RAW DATA |
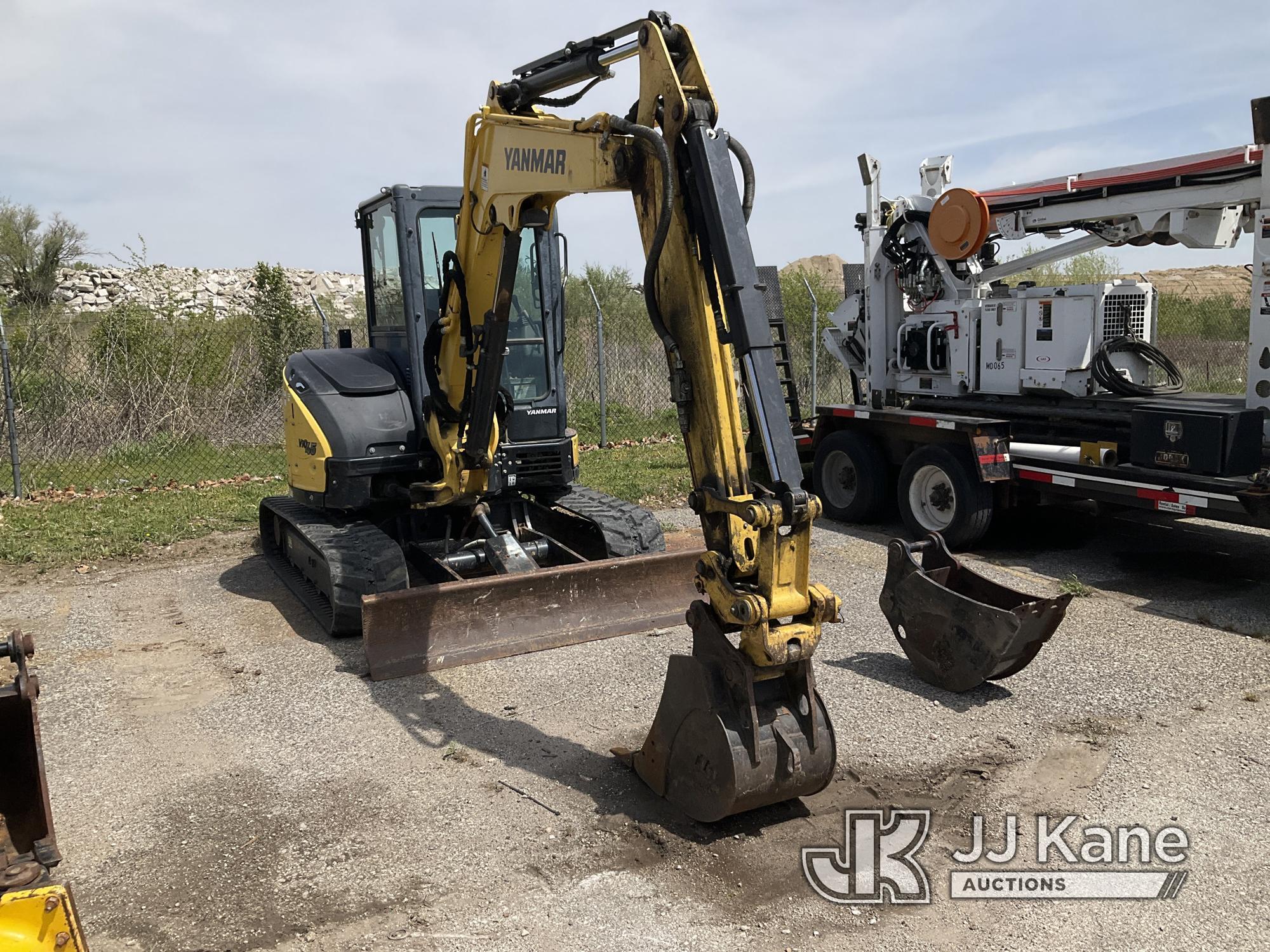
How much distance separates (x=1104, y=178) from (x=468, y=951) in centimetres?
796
==
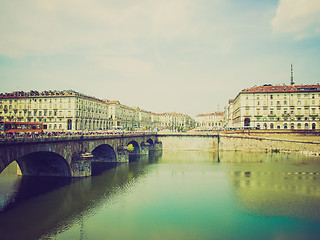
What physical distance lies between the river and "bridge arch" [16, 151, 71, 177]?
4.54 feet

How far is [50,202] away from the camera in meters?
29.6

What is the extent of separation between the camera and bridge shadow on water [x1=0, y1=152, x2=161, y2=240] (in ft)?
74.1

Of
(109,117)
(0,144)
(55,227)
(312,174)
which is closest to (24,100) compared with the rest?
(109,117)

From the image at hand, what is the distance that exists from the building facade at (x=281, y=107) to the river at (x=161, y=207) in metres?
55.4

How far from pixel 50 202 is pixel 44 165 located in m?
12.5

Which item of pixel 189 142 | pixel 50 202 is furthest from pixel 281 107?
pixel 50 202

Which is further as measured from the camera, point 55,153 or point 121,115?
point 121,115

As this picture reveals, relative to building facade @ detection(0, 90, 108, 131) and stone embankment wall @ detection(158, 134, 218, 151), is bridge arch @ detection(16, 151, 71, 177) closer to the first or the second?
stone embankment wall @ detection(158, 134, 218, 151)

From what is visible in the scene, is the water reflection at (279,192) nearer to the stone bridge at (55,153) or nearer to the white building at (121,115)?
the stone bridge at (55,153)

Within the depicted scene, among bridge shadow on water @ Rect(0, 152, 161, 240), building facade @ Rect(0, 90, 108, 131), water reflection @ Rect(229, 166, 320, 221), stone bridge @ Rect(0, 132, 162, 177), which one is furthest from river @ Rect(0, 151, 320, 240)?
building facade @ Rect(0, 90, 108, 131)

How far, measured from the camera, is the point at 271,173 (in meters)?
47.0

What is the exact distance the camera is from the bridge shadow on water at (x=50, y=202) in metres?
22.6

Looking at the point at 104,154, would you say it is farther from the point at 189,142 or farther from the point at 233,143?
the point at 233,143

WHAT TO PRODUCE |
Locate every line in the data above that contains the string "embankment", and copy each of those lines in full. Treat the match as case-sensitive.

FINISHED EXERCISE |
As this picture reveals, relative to building facade @ detection(0, 90, 108, 131) and stone embankment wall @ detection(158, 134, 218, 151), is bridge arch @ detection(16, 151, 71, 177) closer to the first or the second?
stone embankment wall @ detection(158, 134, 218, 151)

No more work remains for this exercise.